While over at my parents for dinner on Sunday night, I picked up my passport to realise that it had expired…. 2 days before I fly S**T! Not only this. I was still waiting on my tri suit that was getting my sponsors logos put on. Therefore with 2 days to sort out the two most important items for my trip. Pressure was on! While a first time with expire, passport I wish I could say it was the same for my race suit. Last World Champs It got a couple days before flying and Ironman I got it the day before… Hopefully this time I learn my lesson.
As you are aware I made the flight but as you can imagine this made for a couple stressful moments. A special shout out has to go to my best friend Mike Sangster who saved the day! Thankfully living up in Auckland he was able to pick up both my passport and tri suit for me. I can not thank him enough for this and then drop me off at the airport after a night shift, such a legend!
On top of this all the additional stress was at time I had decided to undergo a coffee detox… The temptation was real, missing the helping hand from one of my good friends coffee and caffeine, I decided to view it as another great challenge to put all my mindfulness training into practice and detach myself from the stress and focused on actionable tasks to fix the situation.

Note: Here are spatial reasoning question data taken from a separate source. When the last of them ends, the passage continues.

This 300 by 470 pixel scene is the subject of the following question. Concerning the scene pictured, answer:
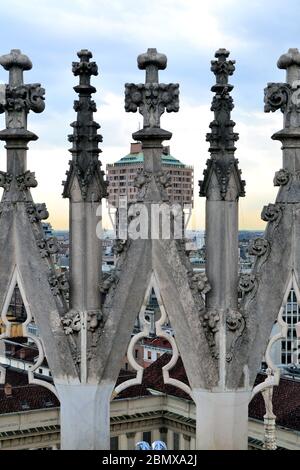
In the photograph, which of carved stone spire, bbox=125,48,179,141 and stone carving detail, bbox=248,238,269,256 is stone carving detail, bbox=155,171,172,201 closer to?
carved stone spire, bbox=125,48,179,141

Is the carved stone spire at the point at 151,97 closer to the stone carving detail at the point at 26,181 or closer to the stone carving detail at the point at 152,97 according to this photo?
the stone carving detail at the point at 152,97

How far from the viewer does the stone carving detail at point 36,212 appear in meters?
7.81

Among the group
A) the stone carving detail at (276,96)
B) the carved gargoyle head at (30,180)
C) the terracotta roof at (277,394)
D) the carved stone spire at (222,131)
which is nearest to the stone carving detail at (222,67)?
the carved stone spire at (222,131)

Why would I put myself through that kind of pain 2 weeks out from a race? Well I could say it was all performance driven but that would be lying… In all honesty my coffee filter handle broke. Which would not normally be a problem I would normally just go and hangout in a cafe but busy with minimal time to get my coffees from a cafe, I decided it was time! Well overdue if I am truly honest, I had continually put it on the back burner and thrown in the too hard basket as it is so easy to do. Those who know me know I love my coffee so it is not easy. To put in perspective I used to be shocking with 7 coffees per day, it was not unusual to go to a cafe and in one sitting order 3 coffees. However, in recent years due to getting in-charge of my adrenals I limited my coffees to 2 MAX per day. In the last few month that max had become the standard most days, I was reliant on my fix. So it was time!

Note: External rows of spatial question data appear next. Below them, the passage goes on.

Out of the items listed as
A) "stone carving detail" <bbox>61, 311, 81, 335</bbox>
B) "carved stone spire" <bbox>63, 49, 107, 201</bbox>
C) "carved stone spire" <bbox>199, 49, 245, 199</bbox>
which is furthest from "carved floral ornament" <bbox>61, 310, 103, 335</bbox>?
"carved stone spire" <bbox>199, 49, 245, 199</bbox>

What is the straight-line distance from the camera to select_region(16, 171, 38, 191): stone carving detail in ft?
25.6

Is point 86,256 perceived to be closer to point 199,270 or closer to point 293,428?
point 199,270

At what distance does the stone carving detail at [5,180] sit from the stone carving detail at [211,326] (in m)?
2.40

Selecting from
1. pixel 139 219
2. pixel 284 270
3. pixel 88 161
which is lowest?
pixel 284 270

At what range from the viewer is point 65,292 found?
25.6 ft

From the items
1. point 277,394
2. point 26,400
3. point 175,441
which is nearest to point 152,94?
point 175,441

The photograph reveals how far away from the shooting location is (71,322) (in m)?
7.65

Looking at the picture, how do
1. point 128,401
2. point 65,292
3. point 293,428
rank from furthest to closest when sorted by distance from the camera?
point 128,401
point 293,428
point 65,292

As I write this I am day 10 and I won’t lie I miss it! It has been a challenge especially first few days. It is fair to say it has been an extremely unproductive 10 days for doing more creative tasks like writing but I sensed my body needed it. So I embraced it and didnt force anything instead used it as a time to rest my adrenals. Short term stress for long term gain some would say. However, as I am 10 days in now and I have written this in my flight I have passed the hump and feeling balanced energy levels and beginning to have my creative juices flowing back.

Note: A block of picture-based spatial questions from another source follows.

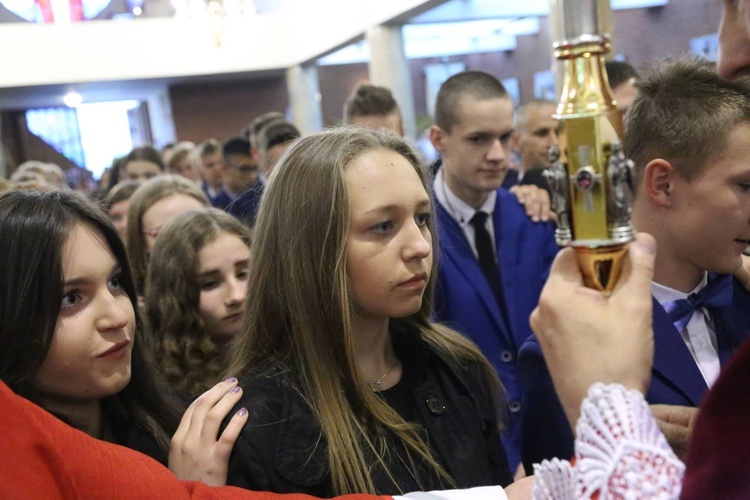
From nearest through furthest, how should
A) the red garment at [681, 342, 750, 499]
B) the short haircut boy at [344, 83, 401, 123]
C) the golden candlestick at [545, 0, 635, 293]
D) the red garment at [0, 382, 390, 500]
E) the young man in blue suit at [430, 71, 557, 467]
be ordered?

As I alluded to beyond the health benefits, there are performance benefits as well. Just like any drug in big regular doses your response is dulled. By removing it for 2 weeks and reintroducing the day before the race I will regain the full effects of caffeine again and get that buzz that I love so much.
Why the day before?
Maybe this is my inner coffee addict justifying 1 less day. As logic would state you would get your biggest hit off your first coffee, not your second. However, racing is such a mental game so I decided to get my energy boost the day before, as it would offer more confidence in the final lead up to the race. Giving me that mental edge that I had a successful tapper and that my body was ready to fire on all cylinders. Either that or I was just that excited to join a fellow fat adapted athlete Mike Sweatman to go to this keto cafe he had found…. Let’s go with both!
By the way if in the Gold Coast, I can highly recommend Brio Emporium cafe, it is a must if you lead a high fat lifestyle.